Court Opinion

ID: 6614991
Source: CourtListenerOpinion
Date Created: 2022-07-20 20:21:21.741313+00
Date Added: 2024-06-11T15:58:29.758318
License: Public Domain

Ellison, J.
This is an action for damages for assault and battery. The petition contained two counts, the first charging that the defendant and one Sarah Morris (since intermarried with defendant) assaulted, beat, ••cut, and bruised the plaintiff. The second charging defendant and said Sarah Morris with assaulting, beating, and bruising plaintiff’s wife, whereby she was disabled, and he lost her service for a long space of time. The answer wa,s a general denial, with the exception of admitting plaintiff and Alice M. Wells were husband and wife.
The evidence offered on the trial, as preserved and set forth in the bill of exceptions, was as follows :
“The plaintiff, to sustain the issues on his part, offered evidence tending to prove the issues on his part; and the defendant offered (evidence) tending to disprove the same. And the defendant, to further sustain the issues and disprove the evidence offered by plaintiff, on his part offered evidence to show that Sarah Morris was his servant in his employ at work for defendant, and that plaintiff and his wife, in his presence, assaulted and beat her ; and that he then, to protect the said Sarah Morris from further abuse, struck plaintiff with his fist, using-no more violence than was necessary to prevent further injury to said Morris. This, the defendant testified to without objection by plaintiff, who thereupon offered evidence tending to disprove defendant’s evidence.”

• [The data]:
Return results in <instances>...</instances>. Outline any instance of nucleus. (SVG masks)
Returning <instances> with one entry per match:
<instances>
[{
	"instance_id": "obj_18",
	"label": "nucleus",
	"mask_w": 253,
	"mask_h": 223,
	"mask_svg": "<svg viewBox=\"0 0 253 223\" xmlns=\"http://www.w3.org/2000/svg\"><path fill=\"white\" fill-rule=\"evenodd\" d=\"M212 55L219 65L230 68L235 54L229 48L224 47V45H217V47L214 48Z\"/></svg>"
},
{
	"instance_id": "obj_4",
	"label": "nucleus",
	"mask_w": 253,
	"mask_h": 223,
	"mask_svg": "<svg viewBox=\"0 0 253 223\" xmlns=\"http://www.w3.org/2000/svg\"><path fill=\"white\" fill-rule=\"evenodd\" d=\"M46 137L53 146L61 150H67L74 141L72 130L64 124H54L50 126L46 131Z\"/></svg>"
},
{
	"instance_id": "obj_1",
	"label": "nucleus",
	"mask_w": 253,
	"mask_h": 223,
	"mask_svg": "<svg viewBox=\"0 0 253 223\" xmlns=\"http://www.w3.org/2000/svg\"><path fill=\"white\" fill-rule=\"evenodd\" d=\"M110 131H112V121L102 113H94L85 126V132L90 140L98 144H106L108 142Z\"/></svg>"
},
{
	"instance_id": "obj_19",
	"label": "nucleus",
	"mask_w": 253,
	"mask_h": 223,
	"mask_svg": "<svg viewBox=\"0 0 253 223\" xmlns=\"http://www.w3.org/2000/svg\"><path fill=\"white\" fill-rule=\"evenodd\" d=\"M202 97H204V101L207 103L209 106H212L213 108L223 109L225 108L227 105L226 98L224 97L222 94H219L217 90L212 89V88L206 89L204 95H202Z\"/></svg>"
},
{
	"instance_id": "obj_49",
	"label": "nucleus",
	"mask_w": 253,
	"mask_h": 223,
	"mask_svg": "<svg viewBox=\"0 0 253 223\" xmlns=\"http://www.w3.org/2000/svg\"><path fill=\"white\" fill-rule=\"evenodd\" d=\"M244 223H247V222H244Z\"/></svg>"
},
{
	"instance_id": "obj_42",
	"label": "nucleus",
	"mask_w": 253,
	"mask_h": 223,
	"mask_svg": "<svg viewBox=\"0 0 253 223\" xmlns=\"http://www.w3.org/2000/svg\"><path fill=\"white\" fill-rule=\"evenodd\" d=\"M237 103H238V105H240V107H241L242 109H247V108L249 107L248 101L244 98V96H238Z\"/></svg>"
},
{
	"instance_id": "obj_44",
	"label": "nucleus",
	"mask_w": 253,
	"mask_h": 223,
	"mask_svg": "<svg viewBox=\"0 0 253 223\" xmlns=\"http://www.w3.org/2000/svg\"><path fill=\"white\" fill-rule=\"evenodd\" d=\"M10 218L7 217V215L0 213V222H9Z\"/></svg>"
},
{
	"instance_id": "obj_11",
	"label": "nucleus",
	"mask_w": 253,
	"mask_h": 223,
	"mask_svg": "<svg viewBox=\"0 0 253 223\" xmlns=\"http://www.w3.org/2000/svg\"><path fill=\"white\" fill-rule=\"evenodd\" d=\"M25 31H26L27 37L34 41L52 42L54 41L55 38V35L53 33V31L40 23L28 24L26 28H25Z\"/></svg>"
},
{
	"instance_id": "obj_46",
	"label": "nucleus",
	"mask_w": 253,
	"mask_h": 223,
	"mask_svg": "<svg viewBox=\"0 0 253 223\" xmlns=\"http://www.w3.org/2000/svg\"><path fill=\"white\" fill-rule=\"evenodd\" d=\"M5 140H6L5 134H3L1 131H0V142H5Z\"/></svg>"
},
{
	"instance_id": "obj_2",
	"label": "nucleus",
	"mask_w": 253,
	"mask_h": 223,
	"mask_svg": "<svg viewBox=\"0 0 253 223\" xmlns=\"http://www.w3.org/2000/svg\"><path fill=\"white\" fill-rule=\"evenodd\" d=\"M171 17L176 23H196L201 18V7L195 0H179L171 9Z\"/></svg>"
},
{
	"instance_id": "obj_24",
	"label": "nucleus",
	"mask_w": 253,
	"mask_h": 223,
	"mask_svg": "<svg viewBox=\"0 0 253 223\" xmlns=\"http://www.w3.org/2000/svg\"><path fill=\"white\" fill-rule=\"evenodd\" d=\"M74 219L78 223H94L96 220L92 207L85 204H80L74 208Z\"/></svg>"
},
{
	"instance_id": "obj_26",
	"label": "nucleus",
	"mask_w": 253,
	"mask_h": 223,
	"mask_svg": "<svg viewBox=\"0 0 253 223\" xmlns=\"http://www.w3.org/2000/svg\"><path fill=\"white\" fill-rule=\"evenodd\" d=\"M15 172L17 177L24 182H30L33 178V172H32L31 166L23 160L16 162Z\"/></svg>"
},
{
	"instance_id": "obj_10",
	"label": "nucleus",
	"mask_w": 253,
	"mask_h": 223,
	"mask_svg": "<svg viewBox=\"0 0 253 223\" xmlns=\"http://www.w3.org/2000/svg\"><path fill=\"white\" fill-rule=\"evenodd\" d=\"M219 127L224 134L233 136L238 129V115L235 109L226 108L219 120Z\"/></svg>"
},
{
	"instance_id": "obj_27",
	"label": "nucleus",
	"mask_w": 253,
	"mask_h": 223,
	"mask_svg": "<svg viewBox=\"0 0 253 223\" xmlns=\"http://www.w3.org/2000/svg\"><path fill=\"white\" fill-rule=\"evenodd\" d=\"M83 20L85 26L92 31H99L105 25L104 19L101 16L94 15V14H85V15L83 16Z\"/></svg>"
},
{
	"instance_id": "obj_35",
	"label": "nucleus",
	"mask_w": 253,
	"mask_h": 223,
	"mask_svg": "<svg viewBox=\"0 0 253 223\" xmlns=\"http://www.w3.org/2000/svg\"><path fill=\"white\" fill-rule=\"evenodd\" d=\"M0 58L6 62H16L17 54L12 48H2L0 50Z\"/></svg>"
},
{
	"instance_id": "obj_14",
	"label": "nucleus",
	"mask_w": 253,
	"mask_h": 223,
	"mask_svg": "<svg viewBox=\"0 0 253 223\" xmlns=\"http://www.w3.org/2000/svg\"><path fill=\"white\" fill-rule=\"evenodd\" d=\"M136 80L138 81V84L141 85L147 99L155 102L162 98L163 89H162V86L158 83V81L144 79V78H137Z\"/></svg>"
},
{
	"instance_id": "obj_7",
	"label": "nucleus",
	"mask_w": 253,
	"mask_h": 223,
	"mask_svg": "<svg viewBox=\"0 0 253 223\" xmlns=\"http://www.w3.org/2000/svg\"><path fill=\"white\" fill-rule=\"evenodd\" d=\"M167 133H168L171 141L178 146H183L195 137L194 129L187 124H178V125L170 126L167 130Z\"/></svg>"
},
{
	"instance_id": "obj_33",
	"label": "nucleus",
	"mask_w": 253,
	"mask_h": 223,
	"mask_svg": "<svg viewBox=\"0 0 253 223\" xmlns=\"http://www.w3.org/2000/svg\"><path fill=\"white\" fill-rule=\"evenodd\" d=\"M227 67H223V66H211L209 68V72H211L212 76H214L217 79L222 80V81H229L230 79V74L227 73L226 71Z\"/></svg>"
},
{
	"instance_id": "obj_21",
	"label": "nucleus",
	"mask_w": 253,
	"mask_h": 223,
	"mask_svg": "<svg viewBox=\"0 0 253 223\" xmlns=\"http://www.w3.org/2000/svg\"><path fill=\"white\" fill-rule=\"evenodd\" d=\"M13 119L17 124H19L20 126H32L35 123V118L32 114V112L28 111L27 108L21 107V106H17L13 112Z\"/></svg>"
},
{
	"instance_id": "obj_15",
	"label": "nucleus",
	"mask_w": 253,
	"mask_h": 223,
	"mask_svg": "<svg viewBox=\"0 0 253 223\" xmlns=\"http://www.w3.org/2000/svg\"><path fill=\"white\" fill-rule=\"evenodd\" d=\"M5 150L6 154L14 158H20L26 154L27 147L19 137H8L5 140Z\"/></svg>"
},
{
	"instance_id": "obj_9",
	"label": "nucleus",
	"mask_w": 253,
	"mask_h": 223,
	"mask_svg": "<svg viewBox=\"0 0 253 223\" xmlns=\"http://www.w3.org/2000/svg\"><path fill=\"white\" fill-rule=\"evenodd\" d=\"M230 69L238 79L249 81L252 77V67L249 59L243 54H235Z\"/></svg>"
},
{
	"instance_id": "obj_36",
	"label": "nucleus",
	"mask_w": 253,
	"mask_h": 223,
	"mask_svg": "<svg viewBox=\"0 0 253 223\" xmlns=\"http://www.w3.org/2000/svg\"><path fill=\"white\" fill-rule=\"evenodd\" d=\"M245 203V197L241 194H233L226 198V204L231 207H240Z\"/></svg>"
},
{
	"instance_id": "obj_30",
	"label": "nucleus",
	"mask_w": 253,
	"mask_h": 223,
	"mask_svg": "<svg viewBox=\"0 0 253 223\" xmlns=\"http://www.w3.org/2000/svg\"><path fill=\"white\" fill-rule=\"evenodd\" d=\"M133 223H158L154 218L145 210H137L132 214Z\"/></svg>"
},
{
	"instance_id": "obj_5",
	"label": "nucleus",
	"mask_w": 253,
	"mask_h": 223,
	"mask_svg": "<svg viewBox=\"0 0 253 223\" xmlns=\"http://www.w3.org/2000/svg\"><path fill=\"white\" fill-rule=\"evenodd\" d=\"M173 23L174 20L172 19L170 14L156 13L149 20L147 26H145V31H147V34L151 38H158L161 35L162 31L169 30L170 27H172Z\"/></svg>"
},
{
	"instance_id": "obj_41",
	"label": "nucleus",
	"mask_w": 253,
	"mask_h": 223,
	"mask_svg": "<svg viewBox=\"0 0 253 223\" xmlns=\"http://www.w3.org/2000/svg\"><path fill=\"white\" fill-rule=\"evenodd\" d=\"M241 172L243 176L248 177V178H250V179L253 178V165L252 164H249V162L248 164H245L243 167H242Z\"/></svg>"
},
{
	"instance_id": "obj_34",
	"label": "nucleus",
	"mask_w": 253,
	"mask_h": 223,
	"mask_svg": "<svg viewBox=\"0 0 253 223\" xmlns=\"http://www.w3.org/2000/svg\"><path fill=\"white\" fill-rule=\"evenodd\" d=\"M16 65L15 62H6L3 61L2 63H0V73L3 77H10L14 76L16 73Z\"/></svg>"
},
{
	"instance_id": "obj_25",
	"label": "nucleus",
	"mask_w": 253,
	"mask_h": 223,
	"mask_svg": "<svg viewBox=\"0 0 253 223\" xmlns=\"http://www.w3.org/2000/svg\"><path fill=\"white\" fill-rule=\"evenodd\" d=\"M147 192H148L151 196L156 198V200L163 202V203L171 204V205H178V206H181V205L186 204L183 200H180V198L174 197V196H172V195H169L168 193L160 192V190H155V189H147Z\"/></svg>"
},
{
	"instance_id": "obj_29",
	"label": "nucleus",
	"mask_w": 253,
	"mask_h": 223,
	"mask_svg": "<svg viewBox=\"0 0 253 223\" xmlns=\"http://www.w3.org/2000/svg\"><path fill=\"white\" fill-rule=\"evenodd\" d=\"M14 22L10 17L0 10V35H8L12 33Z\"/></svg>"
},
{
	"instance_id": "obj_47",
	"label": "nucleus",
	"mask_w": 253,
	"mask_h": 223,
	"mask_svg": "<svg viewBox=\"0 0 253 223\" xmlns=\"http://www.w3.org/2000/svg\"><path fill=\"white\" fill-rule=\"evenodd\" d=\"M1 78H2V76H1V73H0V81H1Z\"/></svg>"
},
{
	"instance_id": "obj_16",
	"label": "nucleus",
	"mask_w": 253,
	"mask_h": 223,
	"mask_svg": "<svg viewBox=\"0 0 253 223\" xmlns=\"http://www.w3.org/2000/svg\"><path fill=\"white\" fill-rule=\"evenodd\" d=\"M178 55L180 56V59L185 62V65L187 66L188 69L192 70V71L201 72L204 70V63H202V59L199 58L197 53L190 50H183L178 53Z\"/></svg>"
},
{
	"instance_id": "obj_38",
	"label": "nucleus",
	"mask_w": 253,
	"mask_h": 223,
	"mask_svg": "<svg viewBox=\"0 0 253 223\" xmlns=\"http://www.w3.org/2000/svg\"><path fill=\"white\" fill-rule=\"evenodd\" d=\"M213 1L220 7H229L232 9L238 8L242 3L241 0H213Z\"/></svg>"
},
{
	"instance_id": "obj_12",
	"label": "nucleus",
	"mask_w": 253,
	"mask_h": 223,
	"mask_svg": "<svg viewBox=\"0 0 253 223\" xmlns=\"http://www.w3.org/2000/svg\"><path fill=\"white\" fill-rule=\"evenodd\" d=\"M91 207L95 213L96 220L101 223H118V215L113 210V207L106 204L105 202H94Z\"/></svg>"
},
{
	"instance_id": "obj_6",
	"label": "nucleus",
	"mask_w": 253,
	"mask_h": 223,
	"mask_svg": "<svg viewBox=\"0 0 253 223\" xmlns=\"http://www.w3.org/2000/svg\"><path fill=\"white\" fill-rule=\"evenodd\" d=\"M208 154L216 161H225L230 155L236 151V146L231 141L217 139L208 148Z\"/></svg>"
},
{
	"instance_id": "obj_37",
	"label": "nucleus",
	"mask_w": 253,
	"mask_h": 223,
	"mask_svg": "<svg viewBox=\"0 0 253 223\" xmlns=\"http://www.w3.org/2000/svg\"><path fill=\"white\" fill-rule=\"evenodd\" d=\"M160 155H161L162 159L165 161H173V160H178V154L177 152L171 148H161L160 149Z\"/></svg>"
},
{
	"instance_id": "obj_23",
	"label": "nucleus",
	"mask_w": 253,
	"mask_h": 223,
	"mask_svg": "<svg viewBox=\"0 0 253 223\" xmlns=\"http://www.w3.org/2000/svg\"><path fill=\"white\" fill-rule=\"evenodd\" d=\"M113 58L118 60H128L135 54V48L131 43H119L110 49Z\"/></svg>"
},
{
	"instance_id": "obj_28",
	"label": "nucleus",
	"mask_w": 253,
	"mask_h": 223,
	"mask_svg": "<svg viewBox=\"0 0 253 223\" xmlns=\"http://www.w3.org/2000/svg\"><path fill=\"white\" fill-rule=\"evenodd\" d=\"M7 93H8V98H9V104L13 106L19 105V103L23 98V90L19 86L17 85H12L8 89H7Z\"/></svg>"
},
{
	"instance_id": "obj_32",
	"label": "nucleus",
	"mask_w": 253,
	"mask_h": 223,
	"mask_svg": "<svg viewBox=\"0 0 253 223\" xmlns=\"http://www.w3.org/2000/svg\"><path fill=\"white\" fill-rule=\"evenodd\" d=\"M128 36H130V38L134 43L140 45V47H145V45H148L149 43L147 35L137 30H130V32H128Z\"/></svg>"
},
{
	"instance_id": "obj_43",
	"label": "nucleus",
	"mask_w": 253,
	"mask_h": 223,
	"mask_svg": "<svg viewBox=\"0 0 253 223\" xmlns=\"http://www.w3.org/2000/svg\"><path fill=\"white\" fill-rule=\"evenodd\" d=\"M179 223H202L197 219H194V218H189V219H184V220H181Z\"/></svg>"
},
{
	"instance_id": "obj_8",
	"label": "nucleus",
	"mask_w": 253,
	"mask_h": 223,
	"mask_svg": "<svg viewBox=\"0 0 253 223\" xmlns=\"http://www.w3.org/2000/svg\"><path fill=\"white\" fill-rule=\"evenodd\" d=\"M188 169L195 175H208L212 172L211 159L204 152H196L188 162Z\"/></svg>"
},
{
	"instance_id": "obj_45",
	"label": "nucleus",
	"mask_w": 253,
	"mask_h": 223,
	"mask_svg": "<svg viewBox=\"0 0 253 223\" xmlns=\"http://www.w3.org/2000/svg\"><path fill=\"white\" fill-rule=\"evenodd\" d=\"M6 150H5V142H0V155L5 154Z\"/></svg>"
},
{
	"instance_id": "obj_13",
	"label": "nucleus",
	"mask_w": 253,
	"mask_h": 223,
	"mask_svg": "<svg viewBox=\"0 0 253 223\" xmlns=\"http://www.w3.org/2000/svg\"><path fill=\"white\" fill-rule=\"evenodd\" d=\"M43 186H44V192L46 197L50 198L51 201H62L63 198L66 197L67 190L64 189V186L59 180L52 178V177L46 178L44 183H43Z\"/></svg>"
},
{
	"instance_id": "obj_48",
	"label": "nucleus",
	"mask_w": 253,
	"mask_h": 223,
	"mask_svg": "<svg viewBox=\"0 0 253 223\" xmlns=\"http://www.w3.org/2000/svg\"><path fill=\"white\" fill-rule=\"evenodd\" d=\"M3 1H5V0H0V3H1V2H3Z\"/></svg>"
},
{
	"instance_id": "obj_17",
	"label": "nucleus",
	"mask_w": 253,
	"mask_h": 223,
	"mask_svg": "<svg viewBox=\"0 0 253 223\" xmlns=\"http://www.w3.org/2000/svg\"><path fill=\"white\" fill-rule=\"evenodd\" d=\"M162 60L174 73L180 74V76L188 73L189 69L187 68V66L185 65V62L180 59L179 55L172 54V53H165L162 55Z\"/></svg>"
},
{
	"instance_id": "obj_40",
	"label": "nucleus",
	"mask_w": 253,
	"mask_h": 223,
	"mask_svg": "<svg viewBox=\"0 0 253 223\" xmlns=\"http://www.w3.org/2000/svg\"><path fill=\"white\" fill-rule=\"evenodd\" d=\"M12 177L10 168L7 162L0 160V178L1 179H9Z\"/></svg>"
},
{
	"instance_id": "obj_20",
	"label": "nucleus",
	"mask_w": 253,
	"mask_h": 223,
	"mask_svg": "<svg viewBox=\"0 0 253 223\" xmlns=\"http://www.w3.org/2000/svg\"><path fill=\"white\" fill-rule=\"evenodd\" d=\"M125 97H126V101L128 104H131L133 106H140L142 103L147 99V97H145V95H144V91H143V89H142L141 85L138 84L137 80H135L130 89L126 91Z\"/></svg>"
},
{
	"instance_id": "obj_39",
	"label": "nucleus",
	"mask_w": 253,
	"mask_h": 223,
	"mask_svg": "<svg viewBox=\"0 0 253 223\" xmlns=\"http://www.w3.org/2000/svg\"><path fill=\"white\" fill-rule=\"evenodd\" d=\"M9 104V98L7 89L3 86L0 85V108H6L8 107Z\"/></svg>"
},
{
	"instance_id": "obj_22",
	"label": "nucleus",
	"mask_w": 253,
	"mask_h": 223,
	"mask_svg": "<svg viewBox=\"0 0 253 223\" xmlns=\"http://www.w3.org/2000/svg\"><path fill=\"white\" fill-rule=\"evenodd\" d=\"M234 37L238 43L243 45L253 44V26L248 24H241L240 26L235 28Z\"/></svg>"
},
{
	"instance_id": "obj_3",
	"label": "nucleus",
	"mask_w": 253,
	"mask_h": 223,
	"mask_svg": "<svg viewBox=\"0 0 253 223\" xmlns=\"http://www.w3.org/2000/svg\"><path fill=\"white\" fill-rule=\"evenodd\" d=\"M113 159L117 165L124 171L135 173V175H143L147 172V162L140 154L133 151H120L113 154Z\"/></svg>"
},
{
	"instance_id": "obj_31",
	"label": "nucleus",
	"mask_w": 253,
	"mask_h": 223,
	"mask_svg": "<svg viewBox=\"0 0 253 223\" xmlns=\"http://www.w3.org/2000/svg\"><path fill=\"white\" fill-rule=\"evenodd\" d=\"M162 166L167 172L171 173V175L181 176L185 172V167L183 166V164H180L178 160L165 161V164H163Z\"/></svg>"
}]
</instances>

• [Task directions]:
Answer these questions from the court opinion above, one line each:
1. What did the defendant's answer admit about the plaintiff and Alice M. Wells?
2. According to the defendant's evidence, what was Sarah Morris's position with respect to him?
3. With what did the defendant testify he struck the plaintiff?

• [The answer]:
1. That they were husband and wife.
2. She was his servant, in his employ at work for him.
3. With his fist.